Robin looked down at his hands and was surprised to see they were shaking. "It is a weighty responsibility to place on one man's shoulders."

Marienne smiled and drew close. She ran her hands up the front of his surcoat and across the solid breadth of his shoulders, resting them finally on the stubble-roughened planes of his jaw. "They suspect you will be more than adequate to the task, my lord. As do I."

His hands circled her waist and urged her comfortably closer. "He would need brothers and sisters, of course, to achieve this ... normalcy you advocate so strongly."

"The sooner the better," she agreed on a breath, leaning forward to touch her forehead on his chin.

The tremors spread up his arms as he skimmed his hands higher up her back, beneath the dark, glossy mane of her hair.

"Sooner, indeed," he murmured tautly, "if there was but a priest nearby. Do these heathen outlaws not believe in the benefit of keeping a confessor in their midst to safeguard their souls?"

Marienne's lips found his throat. "The nearest one is at Edwinstow; he visits once a week, thereabouts, to carry away their sins."

His long fingers stroked the soft hairs at her nape. "How long before the next visit?"

"He was just here."

"How far to Edwinstow?"

She rose up on tiptoes. "How fast are your horses?" "Not nearly fast enough, I fear."

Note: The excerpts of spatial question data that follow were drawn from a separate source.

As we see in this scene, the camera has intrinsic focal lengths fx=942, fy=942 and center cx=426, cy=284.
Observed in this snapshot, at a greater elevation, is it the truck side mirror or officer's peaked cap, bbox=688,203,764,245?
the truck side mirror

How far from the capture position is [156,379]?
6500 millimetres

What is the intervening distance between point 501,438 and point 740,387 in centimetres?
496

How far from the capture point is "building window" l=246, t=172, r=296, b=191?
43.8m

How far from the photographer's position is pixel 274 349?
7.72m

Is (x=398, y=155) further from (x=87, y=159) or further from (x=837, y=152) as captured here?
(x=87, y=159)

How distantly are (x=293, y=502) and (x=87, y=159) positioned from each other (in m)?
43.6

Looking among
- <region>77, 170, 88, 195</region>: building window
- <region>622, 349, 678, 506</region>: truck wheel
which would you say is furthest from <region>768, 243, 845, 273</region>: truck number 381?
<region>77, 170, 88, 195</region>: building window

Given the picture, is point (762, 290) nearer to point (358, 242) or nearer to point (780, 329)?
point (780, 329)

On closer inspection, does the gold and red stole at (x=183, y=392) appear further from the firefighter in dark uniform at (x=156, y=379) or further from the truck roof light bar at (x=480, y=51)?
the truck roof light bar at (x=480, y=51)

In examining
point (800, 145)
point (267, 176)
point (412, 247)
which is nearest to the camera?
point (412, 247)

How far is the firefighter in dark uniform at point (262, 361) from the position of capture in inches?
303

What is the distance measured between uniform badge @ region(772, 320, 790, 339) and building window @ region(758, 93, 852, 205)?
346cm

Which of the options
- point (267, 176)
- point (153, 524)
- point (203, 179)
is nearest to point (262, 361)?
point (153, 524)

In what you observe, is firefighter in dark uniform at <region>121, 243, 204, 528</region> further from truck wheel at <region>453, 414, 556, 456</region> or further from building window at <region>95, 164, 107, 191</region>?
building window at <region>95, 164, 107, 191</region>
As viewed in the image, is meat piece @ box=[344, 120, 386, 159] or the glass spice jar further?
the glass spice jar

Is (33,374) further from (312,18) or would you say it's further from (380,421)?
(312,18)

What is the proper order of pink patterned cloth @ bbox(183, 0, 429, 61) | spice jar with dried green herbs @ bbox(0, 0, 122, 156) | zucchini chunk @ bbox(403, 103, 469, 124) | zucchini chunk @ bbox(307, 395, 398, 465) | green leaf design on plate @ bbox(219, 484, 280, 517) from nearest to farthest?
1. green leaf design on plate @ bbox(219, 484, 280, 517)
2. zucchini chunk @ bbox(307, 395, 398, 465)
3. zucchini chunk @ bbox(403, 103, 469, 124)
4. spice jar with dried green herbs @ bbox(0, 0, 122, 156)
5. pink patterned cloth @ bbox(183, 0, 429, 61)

The warm pressure of his lips made the breath catch in her throat. A shudder of expectation opened her willingly to his tender explorations, but in the next instant, he grasped her by the shoulders and eased her away, holding her out at arm's length, as if any further contact would scorch them both to cinders.

"I confess ... I do not trust myself, Marienne. In truth," he blurted, "I came overly close to ravishing you this morning on the green, and"—he cast around, almost in panic—"you should not have allowed us to stray so far from the camp alone."

"But I did not allow it, my lord," she said calmly. "I did it deliberately."

He looked stricken. "Deliberately? Surely, you were aware how much I... how badly I... how desperately I..."

She placed her hands over his and gently pried them away from her shoulders. With a soft wash of moonlight filtering through the trees and the pinpoint reflections of light refracting off the surface of the river beside them, she unfastened the thong binding her tunic and let it slip down her arms, past her waist, her hips, her thighs ...

Underneath, she wore nothing but a small gold crucifix suspended between her breasts.

"Marienne—"

"Robin ... you have always had possession of my heart and my soul, but my body has been virgin far too long."

His breath choked him again as his eyes devoured the pale, moonwashed splendor of her body. Her breasts were high and firm, her waist small enough to form the shape of an hourglass, her legs were slim, smooth as ivory with an, enticingly dark thatch of curls at the juncture.

His hand came slowly up from his side, slicing through a beam of moonlight to touch with unholy reverence the tautly gathered crown of her breast.

"Such bold words I spoke," he murmured. "Yet I stand before you with hardly more courage than a fool."

She smiled and moved forward so that his hand was invited to engulf her whole breast. "Only love me like a man,"

she whispered. "And all will -be forgiven." She came into his arms and their sighs blended together in a rush of unchecked passion. Several broad paces away, a shadow moved, melting back from whence it had come, having heard all he needed to hear.

Brenna shifted on her mattress of husks and pine boughs, alerted by the soft crush of leaves outside her door, followed by the sound of the canvas being lifted to one side.

"Where have you been?" she asked sleepily. "It must be well past midnight."

"I wanted to check on Centaur," Griffyn said. "And I thought I should at least wait until the others had retired into their blankets before I came creeping into yours. Littlejohn sleeps with one eye open, I swear it."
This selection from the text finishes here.